I don't know if this is a desired change, but just for fun I tried teaching case to replace the occurrences of the scrutinee in the return type of the generated function with the corresponding parameter. It seems to work with your example and passes tests:

diff --git a/src/TTImp/Elab/Case.idr b/src/TTImp/Elab/Case.idr
index 949df8274..290aa70f2 100644
--- a/src/TTImp/Elab/Case.idr
+++ b/src/TTImp/Elab/Case.idr
@@ -212,8 +212,13 @@ caseBlock {vars} rigc elabinfo fc nest env opts scr scrtm scrty caseRig alts exp
                                          fullImps caseretty_in (TType fc u)
          let casefnty
                = abstractFullEnvType fc (allow splitOn (explicitPi env))
-                            (maybe (Bind fc scrn (Pi fc caseRig Explicit scrty)
-                                       (weaken caseretty))
+                            -- replace scrutinee with scrn in return type
+                            (maybe !(do let binder = (Pi fc caseRig Explicit scrty)
+                                        let env' = binder :: env
+                                        nfscr <- (nf defs env' (weaken scrtm))
+                                        nfcaseretty <- (nf defs env' (weaken caseretty))
+                                        caseretty' <- Normalise.replace defs env' nfscr (Local fc Nothing _ First) nfcaseretty
+                                        pure $ Bind fc scrn binder caseretty')
                                    (const caseretty) splitOn)
          -- If we can normalise the type without the result being excessively
          -- big do it.
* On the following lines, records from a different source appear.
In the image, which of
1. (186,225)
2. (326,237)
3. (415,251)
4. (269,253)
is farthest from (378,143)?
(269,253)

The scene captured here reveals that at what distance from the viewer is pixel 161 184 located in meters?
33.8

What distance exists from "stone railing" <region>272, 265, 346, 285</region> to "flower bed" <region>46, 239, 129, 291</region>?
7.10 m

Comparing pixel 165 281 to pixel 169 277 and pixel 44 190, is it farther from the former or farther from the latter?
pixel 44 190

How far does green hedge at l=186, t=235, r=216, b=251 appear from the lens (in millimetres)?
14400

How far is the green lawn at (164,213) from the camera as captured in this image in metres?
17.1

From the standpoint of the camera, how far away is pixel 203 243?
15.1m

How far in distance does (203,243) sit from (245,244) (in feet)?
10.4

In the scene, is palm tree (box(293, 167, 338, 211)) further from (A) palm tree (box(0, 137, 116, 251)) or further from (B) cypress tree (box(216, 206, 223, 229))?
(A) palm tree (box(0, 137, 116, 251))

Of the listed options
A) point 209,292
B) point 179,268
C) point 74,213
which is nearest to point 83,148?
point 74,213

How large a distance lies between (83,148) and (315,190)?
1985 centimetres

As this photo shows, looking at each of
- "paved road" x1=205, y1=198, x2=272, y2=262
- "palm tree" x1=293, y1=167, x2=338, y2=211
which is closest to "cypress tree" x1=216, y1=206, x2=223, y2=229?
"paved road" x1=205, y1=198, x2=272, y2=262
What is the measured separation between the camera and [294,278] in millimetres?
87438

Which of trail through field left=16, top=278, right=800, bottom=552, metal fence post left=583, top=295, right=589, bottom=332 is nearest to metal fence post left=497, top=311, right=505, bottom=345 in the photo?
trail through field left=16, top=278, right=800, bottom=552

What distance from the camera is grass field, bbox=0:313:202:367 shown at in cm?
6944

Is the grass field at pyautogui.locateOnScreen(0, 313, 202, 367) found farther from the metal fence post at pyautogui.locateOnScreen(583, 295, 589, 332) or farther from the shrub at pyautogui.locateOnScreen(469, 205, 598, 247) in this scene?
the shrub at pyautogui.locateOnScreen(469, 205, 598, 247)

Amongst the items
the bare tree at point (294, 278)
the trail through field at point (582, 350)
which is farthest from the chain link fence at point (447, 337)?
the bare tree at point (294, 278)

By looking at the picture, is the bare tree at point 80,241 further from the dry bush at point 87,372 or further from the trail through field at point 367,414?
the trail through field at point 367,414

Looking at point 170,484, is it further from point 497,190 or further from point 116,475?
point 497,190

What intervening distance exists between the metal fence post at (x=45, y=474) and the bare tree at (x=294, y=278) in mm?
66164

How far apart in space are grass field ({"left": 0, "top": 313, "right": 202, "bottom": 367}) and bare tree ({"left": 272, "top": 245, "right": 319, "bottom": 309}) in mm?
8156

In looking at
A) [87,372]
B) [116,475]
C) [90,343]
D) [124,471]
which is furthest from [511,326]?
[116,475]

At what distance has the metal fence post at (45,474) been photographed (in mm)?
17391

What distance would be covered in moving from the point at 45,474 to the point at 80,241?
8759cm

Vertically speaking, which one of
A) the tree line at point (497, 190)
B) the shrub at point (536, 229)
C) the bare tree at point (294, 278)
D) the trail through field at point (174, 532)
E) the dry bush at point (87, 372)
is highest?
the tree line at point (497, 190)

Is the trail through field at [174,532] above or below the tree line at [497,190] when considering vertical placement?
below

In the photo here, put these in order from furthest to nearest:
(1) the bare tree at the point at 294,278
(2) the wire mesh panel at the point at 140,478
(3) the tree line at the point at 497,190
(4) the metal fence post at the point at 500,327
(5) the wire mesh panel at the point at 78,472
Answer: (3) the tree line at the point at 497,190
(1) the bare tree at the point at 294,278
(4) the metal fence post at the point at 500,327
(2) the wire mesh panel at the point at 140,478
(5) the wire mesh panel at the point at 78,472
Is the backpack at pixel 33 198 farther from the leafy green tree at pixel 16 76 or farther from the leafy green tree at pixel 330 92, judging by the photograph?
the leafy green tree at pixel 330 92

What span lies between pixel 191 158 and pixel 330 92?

It's the depth of stuck applications - 10 is already
gallais commented 6 months ago

Note that this leads to a lot of normalisation (and may be missing some occurrences in the context thus leading to ill-typed auxiliary definitions).

dunhamsteve commented 6 months ago

Thanks for taking a look. I suspected there were issues with this change, and I was curious what they were.

It looks like :doc with does mention the rewriting of the target type, but the web documentation does not:

When this intermediate computation additionally appears in the type of the
function being defined, the `with` construct allows us to capture these
occurences so that the observations made in the patterns will be reflected
in the type.

I think this paragraph would be a useful addition to the html docs and will PR that (along with documentation for multi-with).